§ **Dataset extract**
* START *

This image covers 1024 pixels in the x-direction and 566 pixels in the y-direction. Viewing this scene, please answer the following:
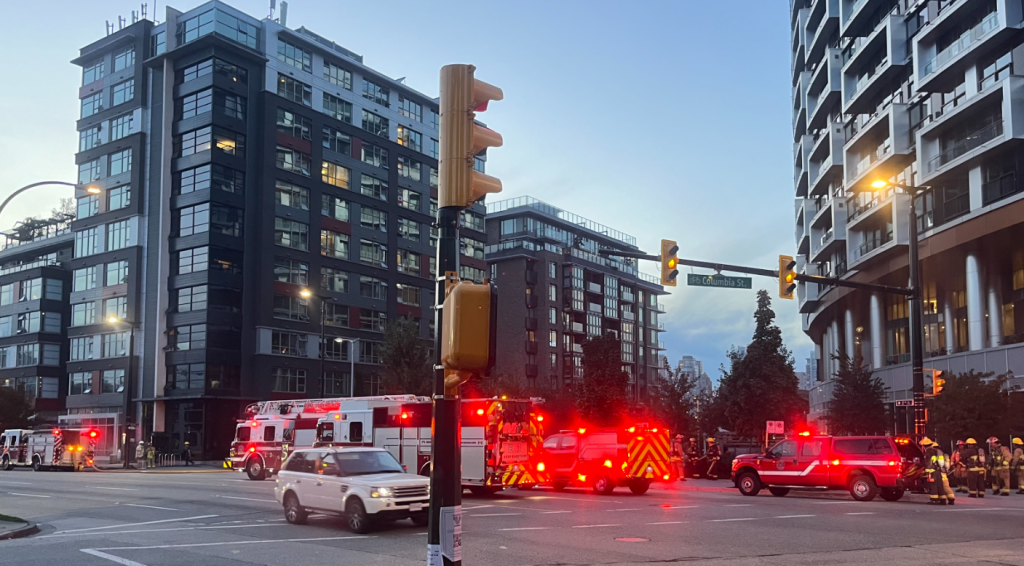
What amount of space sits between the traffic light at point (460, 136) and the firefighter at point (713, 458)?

* END *
* START *

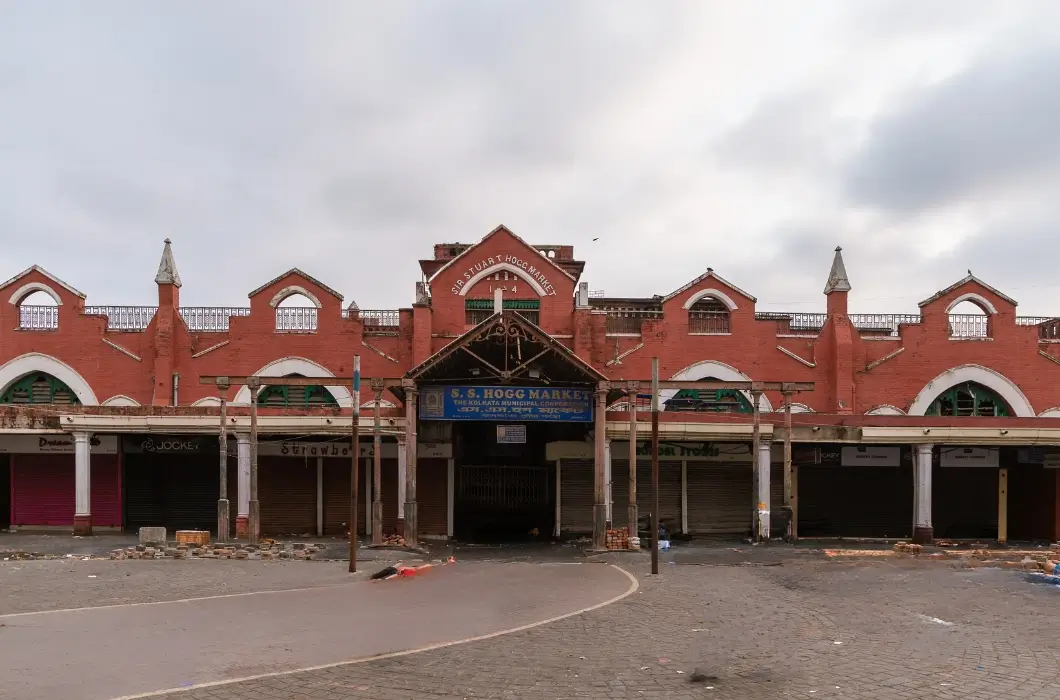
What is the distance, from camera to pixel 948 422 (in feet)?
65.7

* END *
* START *

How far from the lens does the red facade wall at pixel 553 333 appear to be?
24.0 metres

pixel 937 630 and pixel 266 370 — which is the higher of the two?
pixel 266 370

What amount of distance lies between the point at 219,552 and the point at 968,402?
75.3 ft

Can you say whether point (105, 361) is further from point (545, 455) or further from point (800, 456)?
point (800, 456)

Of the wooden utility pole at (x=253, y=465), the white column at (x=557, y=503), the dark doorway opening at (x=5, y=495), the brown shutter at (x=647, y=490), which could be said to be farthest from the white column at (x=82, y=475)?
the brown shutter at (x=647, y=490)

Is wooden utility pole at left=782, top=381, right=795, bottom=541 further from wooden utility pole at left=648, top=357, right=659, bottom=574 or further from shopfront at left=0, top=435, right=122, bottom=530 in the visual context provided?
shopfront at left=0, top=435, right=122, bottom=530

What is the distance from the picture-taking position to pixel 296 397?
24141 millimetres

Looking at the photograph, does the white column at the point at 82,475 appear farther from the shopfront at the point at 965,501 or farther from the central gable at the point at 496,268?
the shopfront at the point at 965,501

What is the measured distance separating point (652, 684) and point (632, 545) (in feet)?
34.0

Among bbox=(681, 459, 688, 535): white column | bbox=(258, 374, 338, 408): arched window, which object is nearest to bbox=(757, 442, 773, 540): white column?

* END *

§ **Your goal**
Collect every line in the items above that contains the word "wooden", treating uppercase and lowercase as different.

§ **Result for this exercise**
Of the wooden utility pole at (x=253, y=465), the white column at (x=557, y=503), the dark doorway opening at (x=5, y=495), the brown shutter at (x=647, y=490), which could be said to be farthest from the white column at (x=82, y=475)?
Is wooden utility pole at left=782, top=381, right=795, bottom=541 further from wooden utility pole at left=648, top=357, right=659, bottom=574 or further from shopfront at left=0, top=435, right=122, bottom=530 in the visual context provided?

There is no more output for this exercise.